Task directions: Entries follow. Set all of them down as they stand.

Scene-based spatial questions

━━━━━━━━━━

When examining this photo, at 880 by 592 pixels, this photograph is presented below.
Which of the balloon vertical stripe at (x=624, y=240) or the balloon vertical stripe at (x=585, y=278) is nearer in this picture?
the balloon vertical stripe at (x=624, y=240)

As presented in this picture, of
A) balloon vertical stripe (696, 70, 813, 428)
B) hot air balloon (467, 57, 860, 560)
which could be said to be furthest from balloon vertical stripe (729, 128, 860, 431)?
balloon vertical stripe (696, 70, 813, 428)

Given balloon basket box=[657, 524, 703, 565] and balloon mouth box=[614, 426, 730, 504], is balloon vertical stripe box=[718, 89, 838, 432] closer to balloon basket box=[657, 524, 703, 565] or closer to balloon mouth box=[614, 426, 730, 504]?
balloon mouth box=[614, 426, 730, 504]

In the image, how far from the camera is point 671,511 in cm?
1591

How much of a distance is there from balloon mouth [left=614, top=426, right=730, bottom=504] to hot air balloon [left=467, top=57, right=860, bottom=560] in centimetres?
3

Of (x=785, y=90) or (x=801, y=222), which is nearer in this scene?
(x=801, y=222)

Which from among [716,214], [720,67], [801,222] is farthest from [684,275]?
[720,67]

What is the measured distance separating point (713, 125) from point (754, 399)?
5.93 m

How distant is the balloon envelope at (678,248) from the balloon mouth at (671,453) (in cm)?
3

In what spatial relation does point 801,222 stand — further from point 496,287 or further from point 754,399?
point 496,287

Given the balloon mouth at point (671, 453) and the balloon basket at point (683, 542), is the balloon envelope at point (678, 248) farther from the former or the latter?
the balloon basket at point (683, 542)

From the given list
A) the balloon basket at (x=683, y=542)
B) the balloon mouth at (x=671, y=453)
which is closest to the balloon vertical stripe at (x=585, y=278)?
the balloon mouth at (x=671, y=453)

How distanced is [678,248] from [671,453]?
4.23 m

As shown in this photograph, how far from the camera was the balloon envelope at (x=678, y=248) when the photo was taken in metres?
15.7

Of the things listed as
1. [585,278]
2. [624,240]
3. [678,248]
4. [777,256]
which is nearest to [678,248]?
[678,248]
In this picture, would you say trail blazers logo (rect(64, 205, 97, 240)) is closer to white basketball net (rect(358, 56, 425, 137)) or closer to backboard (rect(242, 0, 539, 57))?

━━━━━━━━━━

Correct output:
When examining this photo, at 880 by 592 pixels, this photograph is presented below.
Which of the balloon vertical stripe at (x=624, y=240) or the balloon vertical stripe at (x=585, y=278) is nearer in this picture?
the balloon vertical stripe at (x=624, y=240)

As presented in this picture, of
A) balloon vertical stripe (696, 70, 813, 428)
B) hot air balloon (467, 57, 860, 560)
which could be said to be furthest from balloon vertical stripe (729, 128, 860, 431)?
balloon vertical stripe (696, 70, 813, 428)

Given balloon basket box=[657, 524, 703, 565] and balloon mouth box=[614, 426, 730, 504], is balloon vertical stripe box=[718, 89, 838, 432] closer to balloon basket box=[657, 524, 703, 565] or closer to balloon mouth box=[614, 426, 730, 504]?
balloon mouth box=[614, 426, 730, 504]

In the image, how far from the camera is point 671,511 in cm?
1591

How much of a distance is there from balloon mouth [left=614, top=426, right=730, bottom=504] to hot air balloon [left=467, top=57, right=860, bottom=560] in centimetres?
3

Of (x=785, y=90) or (x=801, y=222), which is nearer in this scene?
(x=801, y=222)

Which from among [716,214], [720,67], [801,222] is farthest from [684,275]?
[720,67]

What is the measured distance separating point (713, 125) from point (754, 399)?
5.93 m

How distant is the balloon envelope at (678,248) from the balloon mouth at (671,453) (in cm)?
3

In what spatial relation does point 801,222 stand — further from point 496,287 or further from point 754,399?
point 496,287

Given the balloon mouth at point (671, 453) and the balloon basket at point (683, 542), is the balloon envelope at point (678, 248) farther from the former or the latter?
the balloon basket at point (683, 542)

From the given list
A) the balloon basket at (x=683, y=542)
B) the balloon mouth at (x=671, y=453)
which is closest to the balloon vertical stripe at (x=585, y=278)?
the balloon mouth at (x=671, y=453)

How distanced is [678,248] from [671,453]?
4.23 m

As shown in this photograph, how far from the camera was the balloon envelope at (x=678, y=248) when the photo was taken in metres?
15.7

Of the things listed as
1. [585,278]
2. [624,240]
3. [678,248]
4. [777,256]
which is nearest to [678,248]?
[678,248]
In this picture, would you say trail blazers logo (rect(64, 205, 97, 240)) is closer to white basketball net (rect(358, 56, 425, 137)) or closer to backboard (rect(242, 0, 539, 57))?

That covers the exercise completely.